[Stored dataset items]
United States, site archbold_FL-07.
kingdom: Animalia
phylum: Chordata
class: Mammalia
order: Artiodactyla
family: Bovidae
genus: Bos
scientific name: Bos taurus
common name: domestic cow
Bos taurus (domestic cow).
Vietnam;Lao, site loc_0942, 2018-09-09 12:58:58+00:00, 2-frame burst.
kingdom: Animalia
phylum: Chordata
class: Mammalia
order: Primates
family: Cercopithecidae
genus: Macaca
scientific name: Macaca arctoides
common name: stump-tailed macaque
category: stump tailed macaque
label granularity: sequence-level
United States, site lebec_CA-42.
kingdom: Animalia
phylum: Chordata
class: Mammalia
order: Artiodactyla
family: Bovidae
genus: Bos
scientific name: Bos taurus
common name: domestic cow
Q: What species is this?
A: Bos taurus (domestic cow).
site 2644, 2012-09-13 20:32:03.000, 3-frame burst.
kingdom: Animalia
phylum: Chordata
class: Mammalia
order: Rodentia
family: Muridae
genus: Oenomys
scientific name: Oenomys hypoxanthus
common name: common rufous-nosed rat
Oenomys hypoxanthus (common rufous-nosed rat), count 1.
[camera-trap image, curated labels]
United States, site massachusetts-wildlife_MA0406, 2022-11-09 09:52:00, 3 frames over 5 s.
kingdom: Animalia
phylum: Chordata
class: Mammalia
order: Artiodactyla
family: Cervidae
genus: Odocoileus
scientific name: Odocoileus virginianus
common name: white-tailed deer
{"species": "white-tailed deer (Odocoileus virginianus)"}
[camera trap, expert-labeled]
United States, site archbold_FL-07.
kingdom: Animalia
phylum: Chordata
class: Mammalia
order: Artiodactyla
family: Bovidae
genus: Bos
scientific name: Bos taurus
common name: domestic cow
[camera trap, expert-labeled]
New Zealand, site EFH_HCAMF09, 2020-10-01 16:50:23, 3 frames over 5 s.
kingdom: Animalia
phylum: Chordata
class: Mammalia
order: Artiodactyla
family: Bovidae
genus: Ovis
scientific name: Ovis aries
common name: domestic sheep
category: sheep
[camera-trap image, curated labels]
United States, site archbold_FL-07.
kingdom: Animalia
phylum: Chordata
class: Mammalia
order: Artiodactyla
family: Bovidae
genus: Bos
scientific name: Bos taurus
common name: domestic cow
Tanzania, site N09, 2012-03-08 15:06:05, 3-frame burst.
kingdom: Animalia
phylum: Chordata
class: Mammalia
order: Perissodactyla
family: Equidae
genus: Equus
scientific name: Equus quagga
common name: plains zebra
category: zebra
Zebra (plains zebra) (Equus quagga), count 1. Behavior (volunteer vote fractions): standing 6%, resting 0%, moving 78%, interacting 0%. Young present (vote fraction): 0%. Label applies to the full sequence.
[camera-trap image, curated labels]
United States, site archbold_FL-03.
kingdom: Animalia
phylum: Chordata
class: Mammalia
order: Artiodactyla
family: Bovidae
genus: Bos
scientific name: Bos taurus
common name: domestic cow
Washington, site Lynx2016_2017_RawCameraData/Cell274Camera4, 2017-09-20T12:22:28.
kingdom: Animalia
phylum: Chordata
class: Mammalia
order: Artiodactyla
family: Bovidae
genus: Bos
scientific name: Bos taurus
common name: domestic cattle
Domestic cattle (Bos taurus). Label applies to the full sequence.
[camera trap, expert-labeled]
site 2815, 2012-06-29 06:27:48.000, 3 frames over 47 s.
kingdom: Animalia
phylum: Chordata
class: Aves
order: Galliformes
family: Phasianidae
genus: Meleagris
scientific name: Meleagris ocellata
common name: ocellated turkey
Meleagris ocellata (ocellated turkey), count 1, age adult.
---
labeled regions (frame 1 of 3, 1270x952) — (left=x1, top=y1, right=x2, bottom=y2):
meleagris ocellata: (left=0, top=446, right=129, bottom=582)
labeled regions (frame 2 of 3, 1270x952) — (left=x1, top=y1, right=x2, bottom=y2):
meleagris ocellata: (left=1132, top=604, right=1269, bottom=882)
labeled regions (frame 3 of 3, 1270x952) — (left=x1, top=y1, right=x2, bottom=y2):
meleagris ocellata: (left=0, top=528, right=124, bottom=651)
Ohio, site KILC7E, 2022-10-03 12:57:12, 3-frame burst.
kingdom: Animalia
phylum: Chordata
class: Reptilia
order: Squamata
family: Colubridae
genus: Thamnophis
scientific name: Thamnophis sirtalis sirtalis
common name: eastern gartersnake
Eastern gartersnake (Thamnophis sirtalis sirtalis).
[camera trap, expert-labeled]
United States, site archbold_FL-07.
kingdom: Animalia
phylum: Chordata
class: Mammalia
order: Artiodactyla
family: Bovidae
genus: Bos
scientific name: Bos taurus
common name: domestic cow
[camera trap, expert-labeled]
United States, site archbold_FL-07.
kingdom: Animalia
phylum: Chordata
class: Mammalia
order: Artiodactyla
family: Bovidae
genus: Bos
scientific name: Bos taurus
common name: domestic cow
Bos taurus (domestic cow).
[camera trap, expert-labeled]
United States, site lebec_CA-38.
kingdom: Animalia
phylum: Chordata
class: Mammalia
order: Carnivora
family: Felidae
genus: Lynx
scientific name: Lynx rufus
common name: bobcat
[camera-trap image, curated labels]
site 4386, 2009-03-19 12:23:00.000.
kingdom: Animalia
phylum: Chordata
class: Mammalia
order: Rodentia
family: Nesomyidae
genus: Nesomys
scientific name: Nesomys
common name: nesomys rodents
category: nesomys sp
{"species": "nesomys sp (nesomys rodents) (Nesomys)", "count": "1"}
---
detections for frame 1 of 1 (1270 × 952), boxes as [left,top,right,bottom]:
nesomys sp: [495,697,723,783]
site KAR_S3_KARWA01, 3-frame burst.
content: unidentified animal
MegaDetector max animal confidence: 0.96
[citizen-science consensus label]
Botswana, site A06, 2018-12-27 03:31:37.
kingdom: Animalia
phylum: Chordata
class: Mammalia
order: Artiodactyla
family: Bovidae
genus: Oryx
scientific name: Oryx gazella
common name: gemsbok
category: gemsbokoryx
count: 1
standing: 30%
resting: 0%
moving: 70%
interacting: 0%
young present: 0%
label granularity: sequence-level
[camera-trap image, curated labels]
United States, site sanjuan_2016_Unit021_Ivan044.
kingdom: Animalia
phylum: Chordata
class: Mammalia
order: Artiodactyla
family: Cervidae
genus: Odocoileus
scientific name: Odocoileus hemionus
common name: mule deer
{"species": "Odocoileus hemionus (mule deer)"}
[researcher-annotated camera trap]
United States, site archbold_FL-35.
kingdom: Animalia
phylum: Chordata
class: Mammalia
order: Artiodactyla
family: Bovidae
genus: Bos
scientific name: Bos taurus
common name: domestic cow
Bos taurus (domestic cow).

*TASK REQUIREMENTS*.
Please output every record exactly as it appears.

*RESULT BELOW*.
United States, site archbold_FL-07.
kingdom: Animalia
phylum: Chordata
class: Mammalia
order: Artiodactyla
family: Bovidae
genus: Bos
scientific name: Bos taurus
common name: domestic cow
Bos taurus (domestic cow).
Vietnam;Lao, site loc_0942, 2018-09-09 12:58:58+00:00, 2-frame burst.
kingdom: Animalia
phylum: Chordata
class: Mammalia
order: Primates
family: Cercopithecidae
genus: Macaca
scientific name: Macaca arctoides
common name: stump-tailed macaque
category: stump tailed macaque
label granularity: sequence-level
United States, site lebec_CA-42.
kingdom: Animalia
phylum: Chordata
class: Mammalia
order: Artiodactyla
family: Bovidae
genus: Bos
scientific name: Bos taurus
common name: domestic cow
Q: What species is this?
A: Bos taurus (domestic cow).
site 2644, 2012-09-13 20:32:03.000, 3-frame burst.
kingdom: Animalia
phylum: Chordata
class: Mammalia
order: Rodentia
family: Muridae
genus: Oenomys
scientific name: Oenomys hypoxanthus
common name: common rufous-nosed rat
Oenomys hypoxanthus (common rufous-nosed rat), count 1.
[camera-trap image, curated labels]
United States, site massachusetts-wildlife_MA0406, 2022-11-09 09:52:00, 3 frames over 5 s.
kingdom: Animalia
phylum: Chordata
class: Mammalia
order: Artiodactyla
family: Cervidae
genus: Odocoileus
scientific name: Odocoileus virginianus
common name: white-tailed deer
{"species": "white-tailed deer (Odocoileus virginianus)"}
[camera trap, expert-labeled]
United States, site archbold_FL-07.
kingdom: Animalia
phylum: Chordata
class: Mammalia
order: Artiodactyla
family: Bovidae
genus: Bos
scientific name: Bos taurus
common name: domestic cow
[camera trap, expert-labeled]
New Zealand, site EFH_HCAMF09, 2020-10-01 16:50:23, 3 frames over 5 s.
kingdom: Animalia
phylum: Chordata
class: Mammalia
order: Artiodactyla
family: Bovidae
genus: Ovis
scientific name: Ovis aries
common name: domestic sheep
category: sheep
[camera-trap image, curated labels]
United States, site archbold_FL-07.
kingdom: Animalia
phylum: Chordata
class: Mammalia
order: Artiodactyla
family: Bovidae
genus: Bos
scientific name: Bos taurus
common name: domestic cow
Tanzania, site N09, 2012-03-08 15:06:05, 3-frame burst.
kingdom: Animalia
phylum: Chordata
class: Mammalia
order: Perissodactyla
family: Equidae
genus: Equus
scientific name: Equus quagga
common name: plains zebra
category: zebra
Zebra (plains zebra) (Equus quagga), count 1. Behavior (volunteer vote fractions): standing 6%, resting 0%, moving 78%, interacting 0%. Young present (vote fraction): 0%. Label applies to the full sequence.
[camera-trap image, curated labels]
United States, site archbold_FL-03.
kingdom: Animalia
phylum: Chordata
class: Mammalia
order: Artiodactyla
family: Bovidae
genus: Bos
scientific name: Bos taurus
common name: domestic cow
Washington, site Lynx2016_2017_RawCameraData/Cell274Camera4, 2017-09-20T12:22:28.
kingdom: Animalia
phylum: Chordata
class: Mammalia
order: Artiodactyla
family: Bovidae
genus: Bos
scientific name: Bos taurus
common name: domestic cattle
Domestic cattle (Bos taurus). Label applies to the full sequence.
[camera trap, expert-labeled]
site 2815, 2012-06-29 06:27:48.000, 3 frames over 47 s.
kingdom: Animalia
phylum: Chordata
class: Aves
order: Galliformes
family: Phasianidae
genus: Meleagris
scientific name: Meleagris ocellata
common name: ocellated turkey
Meleagris ocellata (ocellated turkey), count 1, age adult.
---
labeled regions (frame 1 of 3, 1270x952) — (left=x1, top=y1, right=x2, bottom=y2):
meleagris ocellata: (left=0, top=446, right=129, bottom=582)
labeled regions (frame 2 of 3, 1270x952) — (left=x1, top=y1, right=x2, bottom=y2):
meleagris ocellata: (left=1132, top=604, right=1269, bottom=882)
labeled regions (frame 3 of 3, 1270x952) — (left=x1, top=y1, right=x2, bottom=y2):
meleagris ocellata: (left=0, top=528, right=124, bottom=651)
Ohio, site KILC7E, 2022-10-03 12:57:12, 3-frame burst.
kingdom: Animalia
phylum: Chordata
class: Reptilia
order: Squamata
family: Colubridae
genus: Thamnophis
scientific name: Thamnophis sirtalis sirtalis
common name: eastern gartersnake
Eastern gartersnake (Thamnophis sirtalis sirtalis).
[camera trap, expert-labeled]
United States, site archbold_FL-07.
kingdom: Animalia
phylum: Chordata
class: Mammalia
order: Artiodactyla
family: Bovidae
genus: Bos
scientific name: Bos taurus
common name: domestic cow
[camera trap, expert-labeled]
United States, site archbold_FL-07.
kingdom: Animalia
phylum: Chordata
class: Mammalia
order: Artiodactyla
family: Bovidae
genus: Bos
scientific name: Bos taurus
common name: domestic cow
Bos taurus (domestic cow).
[camera trap, expert-labeled]
United States, site lebec_CA-38.
kingdom: Animalia
phylum: Chordata
class: Mammalia
order: Carnivora
family: Felidae
genus: Lynx
scientific name: Lynx rufus
common name: bobcat
[camera-trap image, curated labels]
site 4386, 2009-03-19 12:23:00.000.
kingdom: Animalia
phylum: Chordata
class: Mammalia
order: Rodentia
family: Nesomyidae
genus: Nesomys
scientific name: Nesomys
common name: nesomys rodents
category: nesomys sp
{"species": "nesomys sp (nesomys rodents) (Nesomys)", "count": "1"}
---
detections for frame 1 of 1 (1270 × 952), boxes as [left,top,right,bottom]:
nesomys sp: [495,697,723,783]
site KAR_S3_KARWA01, 3-frame burst.
content: unidentified animal
MegaDetector max animal confidence: 0.96
[citizen-science consensus label]
Botswana, site A06, 2018-12-27 03:31:37.
kingdom: Animalia
phylum: Chordata
class: Mammalia
order: Artiodactyla
family: Bovidae
genus: Oryx
scientific name: Oryx gazella
common name: gemsbok
category: gemsbokoryx
count: 1
standing: 30%
resting: 0%
moving: 70%
interacting: 0%
young present: 0%
label granularity: sequence-level
[camera-trap image, curated labels]
United States, site sanjuan_2016_Unit021_Ivan044.
kingdom: Animalia
phylum: Chordata
class: Mammalia
order: Artiodactyla
family: Cervidae
genus: Odocoileus
scientific name: Odocoileus hemionus
common name: mule deer
{"species": "Odocoileus hemionus (mule deer)"}
[researcher-annotated camera trap]
United States, site archbold_FL-35.
kingdom: Animalia
phylum: Chordata
class: Mammalia
order: Artiodactyla
family: Bovidae
genus: Bos
scientific name: Bos taurus
common name: domestic cow
Bos taurus (domestic cow).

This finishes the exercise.